My family and I have faced some hefty loss, too and it would be so easy to slide into anger, especially when it impacts the lives of children. I have often questioned what could possibly be the purpose of this much hurt for ones so young. But I refuse to accept that any pain we suffer is wasted, or that a tear we shed is in vain.

Instead, I choose to believe that every challenge we face head-on isn’t just important, it is essential to our development as individuals to grow and succeed emotionally. It is by turning those stones and filling in the mortar that we establish our strength. Each time we suffer pain it is simply a building block in transit.

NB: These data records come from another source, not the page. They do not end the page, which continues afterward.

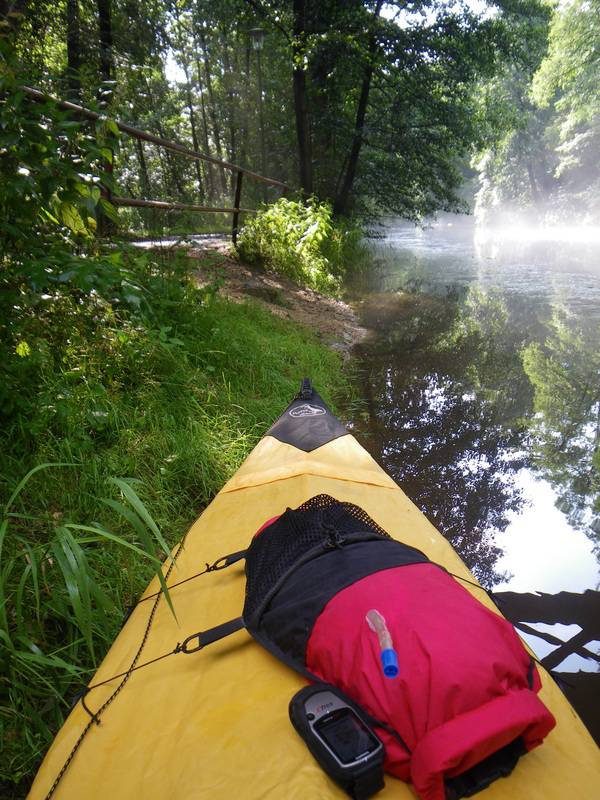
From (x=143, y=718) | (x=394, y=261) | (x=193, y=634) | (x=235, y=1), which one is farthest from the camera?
(x=394, y=261)

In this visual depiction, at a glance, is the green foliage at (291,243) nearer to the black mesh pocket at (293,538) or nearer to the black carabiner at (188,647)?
the black mesh pocket at (293,538)

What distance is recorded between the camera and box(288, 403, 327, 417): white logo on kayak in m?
2.45

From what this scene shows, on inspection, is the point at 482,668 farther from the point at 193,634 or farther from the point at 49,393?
the point at 49,393

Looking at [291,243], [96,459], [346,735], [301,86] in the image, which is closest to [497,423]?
[96,459]

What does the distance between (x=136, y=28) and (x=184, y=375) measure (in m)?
8.72

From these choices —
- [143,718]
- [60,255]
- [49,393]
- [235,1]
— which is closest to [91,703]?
[143,718]

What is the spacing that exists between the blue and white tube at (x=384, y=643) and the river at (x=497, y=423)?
3.51 feet

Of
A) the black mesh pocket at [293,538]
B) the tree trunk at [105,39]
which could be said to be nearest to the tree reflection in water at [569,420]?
the black mesh pocket at [293,538]

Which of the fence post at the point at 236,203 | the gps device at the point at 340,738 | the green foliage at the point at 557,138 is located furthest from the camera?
the green foliage at the point at 557,138

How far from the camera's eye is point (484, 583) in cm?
193

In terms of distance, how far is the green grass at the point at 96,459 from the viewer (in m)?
1.18

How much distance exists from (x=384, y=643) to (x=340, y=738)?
6.7 inches

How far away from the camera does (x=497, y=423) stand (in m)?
3.40

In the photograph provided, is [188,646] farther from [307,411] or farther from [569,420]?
[569,420]
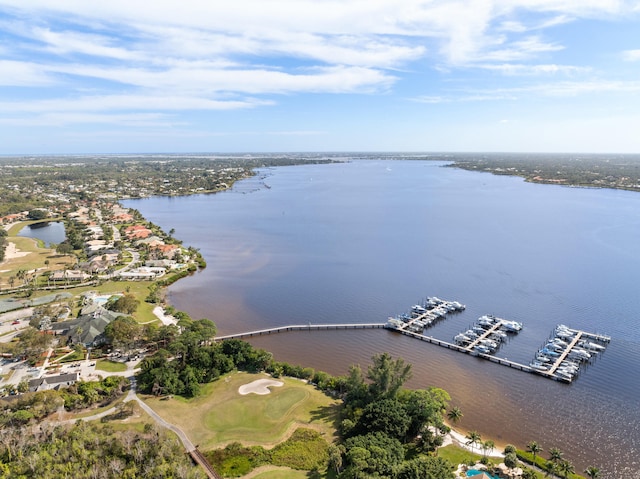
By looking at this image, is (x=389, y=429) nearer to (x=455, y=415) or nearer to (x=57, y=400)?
(x=455, y=415)

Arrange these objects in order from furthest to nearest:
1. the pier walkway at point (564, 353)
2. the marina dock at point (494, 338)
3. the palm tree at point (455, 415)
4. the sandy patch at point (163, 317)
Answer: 1. the sandy patch at point (163, 317)
2. the marina dock at point (494, 338)
3. the pier walkway at point (564, 353)
4. the palm tree at point (455, 415)

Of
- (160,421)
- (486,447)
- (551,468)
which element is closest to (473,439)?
(486,447)

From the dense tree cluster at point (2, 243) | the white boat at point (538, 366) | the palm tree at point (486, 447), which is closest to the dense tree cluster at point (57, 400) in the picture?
the palm tree at point (486, 447)

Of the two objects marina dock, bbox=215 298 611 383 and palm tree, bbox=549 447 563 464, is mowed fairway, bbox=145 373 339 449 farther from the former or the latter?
palm tree, bbox=549 447 563 464

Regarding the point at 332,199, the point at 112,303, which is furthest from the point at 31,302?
the point at 332,199

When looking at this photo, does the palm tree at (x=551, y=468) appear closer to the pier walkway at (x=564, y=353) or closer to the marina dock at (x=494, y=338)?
the marina dock at (x=494, y=338)

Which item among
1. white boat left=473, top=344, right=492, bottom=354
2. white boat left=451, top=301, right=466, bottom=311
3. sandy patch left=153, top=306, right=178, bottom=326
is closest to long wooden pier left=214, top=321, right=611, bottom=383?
white boat left=473, top=344, right=492, bottom=354
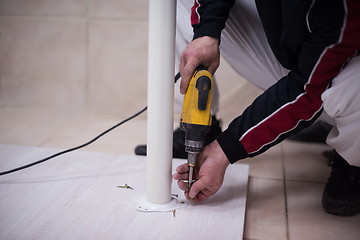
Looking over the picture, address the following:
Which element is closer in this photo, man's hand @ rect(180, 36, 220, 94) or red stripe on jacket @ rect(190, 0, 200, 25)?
man's hand @ rect(180, 36, 220, 94)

I stand upright because I lost that job, suffered that heartbreak, and got out-touched in butterfly. Because all three of our children were admitted to the hospital before each was a year old. Because my dad died before he could read this. Because George used to have three brothers and now he has one. Because George got cancer and so did I. And because when I see my loved ones suffer my heart breaks. Those are some big, big rocks.

But I keep picking them up, turning them over, getting cut, and figuring out why. And if I spend time working on them I soften the edges enough (I hope) not to get hurt by them again. Then I put them down next to the other weathered rocks to help make me strong. And I do it over and over, building up my footing.

I have always felt that the greatest gift from God is perspective. Since pain can often be a breeding ground for myopia, a step up is a great tool to prevent me from getting stuck. With each stone under my feet my view gets bigger and better; I guess I can thank my struggles, in part, for that vista.

I know I have much to experience, much to learn, but with each challenge the process gets simpler. And I know that all of my challenges have worth. I’m not done building, but it’s a start.

Wishing you all a year of rounded rocks.